With Onkyo not offering the Flat Curve by a simple selection, I do use THX Modes (only way to get the Flat Curve with Onkyos) with ReEQ turned off and have done so with both XT and XT32. Otherwise, it feels like the Highs are attenuated or rolled off.
Cheers,
JJ


----------



## flyng_fool (Apr 10, 2010)

Not a bad receiver for $500 smackers!


----------



## mojojojo (Aug 7, 2011)

Nice review. Agree with pretty much everything, especially the sound quality - I should, I just upgraded from a Denon 888 to a Marantz SR5005 and the sound is cleaner (open?), more full. A great buy at this price point!


----------



## stangjason (Feb 10, 2011)

How does this receiver compare to the SR6004? I've read the SR6004 though problematic has better sound but I'd love your perspective if you heard both.


----------



## tcarcio (Jun 27, 2007)

Very nice review. :T I have been useing the SR5004 for about 6 months now as a prepro/amp and I do like it. The only thing I don't like is that Marantz disables Audyssey processing when you are listening to True HD or DTS master audio something I would rather be my decision. But overall especially for music I love the sound.


----------



## ghost rider (Dec 29, 2010)

I posted a few minutes ago about this giveaway and how I tried this unit out but preferred the sound of my $4000 Bryston SP1.7. Now after realizing that it’s selling for 499 at A4L It’s got me thinking on how I can use this and have my cake and eat it too!

I am currently using the 5.1 analog inputs on the Bryston to get HD audio. Having HDMI inputs would be great and if I can connect the 2 in the same system. I know I can connect both HTPCs to the 6005. The one used an Asus xonar HDAV 1.3 I can use the HDMI and I have an Echo Mona studio quality audio card that can use the 5.1 analog inputs. I would connect the 6005 to the Bryston via the 5.1 analog out and in on the Bryston.

That would give the superior audio quality of the Bryston for music and new features of the 6005. I even wonder if the Bryston would even improve the sound of the 6005.


----------



## Dale Rasco (Apr 11, 2009)

stangjason said:


> How does this receiver compare to the SR6004? I've read the SR6004 though problematic has better sound but I'd love your perspective if you heard both.


Sorry but I haven't had the opportunity to listen to the SR6004. I am a bit curious now though.


----------



## mahdlokg (Nov 24, 2008)
****************************************
▶ **Exercise description**: Write the next part of the Marantz receiver thread, picking up right after its final line.
****************************************
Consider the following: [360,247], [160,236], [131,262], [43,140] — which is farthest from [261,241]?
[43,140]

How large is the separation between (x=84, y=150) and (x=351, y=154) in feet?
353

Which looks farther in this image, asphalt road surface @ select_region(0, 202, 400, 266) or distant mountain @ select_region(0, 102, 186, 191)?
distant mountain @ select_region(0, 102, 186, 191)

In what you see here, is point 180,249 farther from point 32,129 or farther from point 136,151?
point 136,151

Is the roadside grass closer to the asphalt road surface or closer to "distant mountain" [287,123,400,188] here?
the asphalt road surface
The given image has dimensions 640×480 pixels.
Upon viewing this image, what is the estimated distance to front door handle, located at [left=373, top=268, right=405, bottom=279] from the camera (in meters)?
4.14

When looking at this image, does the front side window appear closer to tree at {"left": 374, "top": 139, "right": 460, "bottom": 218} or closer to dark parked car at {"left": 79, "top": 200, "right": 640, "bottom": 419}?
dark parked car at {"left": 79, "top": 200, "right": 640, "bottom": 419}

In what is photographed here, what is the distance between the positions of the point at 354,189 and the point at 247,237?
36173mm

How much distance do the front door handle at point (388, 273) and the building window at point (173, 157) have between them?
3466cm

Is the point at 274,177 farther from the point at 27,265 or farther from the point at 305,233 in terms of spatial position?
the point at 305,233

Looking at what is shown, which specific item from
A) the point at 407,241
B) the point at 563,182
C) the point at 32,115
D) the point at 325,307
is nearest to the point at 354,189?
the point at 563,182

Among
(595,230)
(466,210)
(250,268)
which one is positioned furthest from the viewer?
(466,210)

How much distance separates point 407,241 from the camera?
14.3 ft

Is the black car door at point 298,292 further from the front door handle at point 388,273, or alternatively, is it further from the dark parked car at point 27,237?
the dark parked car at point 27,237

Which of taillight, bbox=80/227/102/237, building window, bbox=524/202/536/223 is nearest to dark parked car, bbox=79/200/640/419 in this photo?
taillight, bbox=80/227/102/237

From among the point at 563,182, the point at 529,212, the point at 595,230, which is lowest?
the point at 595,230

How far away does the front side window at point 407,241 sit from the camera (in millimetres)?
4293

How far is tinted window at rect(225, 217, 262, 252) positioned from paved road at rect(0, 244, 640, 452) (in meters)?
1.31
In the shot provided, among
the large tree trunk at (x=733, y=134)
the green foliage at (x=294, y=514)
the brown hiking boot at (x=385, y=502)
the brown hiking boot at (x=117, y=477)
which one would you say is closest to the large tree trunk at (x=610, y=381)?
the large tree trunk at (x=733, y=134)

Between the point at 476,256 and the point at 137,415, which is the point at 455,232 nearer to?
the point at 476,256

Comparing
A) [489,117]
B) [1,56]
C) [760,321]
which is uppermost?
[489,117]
****************************************
▶ **Output for this task**:
Just went into the AC4l site, and looks like they offer shipping to Canada now, although I didn't check to see shipping prices.


----------



## GranteedEV (Aug 8, 2010)

> How does this receiver compare to the SR6004? I've read the SR6004 though problematic has better sound but I'd love your perspective if you heard both.


I would generally be a bit wary of claims like "better sound". There's bad, and then there's good. Assuming the SR6005 doesn't sound bad, then it shouldn't sound "worse" than any other good receiver in source direct mode. I haven't heard the SR6005 myself but from what Dale says, it doesn't seem like a "bad sounding" electronic.

The problems are a very blow out of proportion to me it seems. Most people have zero issue.



tcarcio said:


> Very nice review. :T I have been useing the SR5004 for about 6 months now as a prepro/amp and I do like it. The only thing I don't like is that Marantz disables Audyssey processing when you are listening to True HD or DTS master audio something I would rather be my decision. But overall especially for music I love the sound.


The reason for this, is that the 6003/6004 didn't have a lot of processing power.

However, if your blu ray player decodes TrueHD or DTS Master, and outputs Linear PCM, you can get 100% lossless audio to your maratnz, and the audyssey will still kick in.

The problem is only with bitstreaming where the marantz has to decode the lossless codecs AND process audyssey at the same time.


----------



## tcarcio (Jun 27, 2007)

GranteedEV said:


> The reason for this, is that the 6003/6004 didn't have a lot of processing power.
> 
> However, if your blu ray player decodes TrueHD or DTS Master, and outputs Linear PCM, you can get 100% lossless audio to your maratnz, and the audyssey will still kick in.
> 
> The problem is only with bitstreaming where the marantz has to decode the lossless codecs AND process audyssey at the same time.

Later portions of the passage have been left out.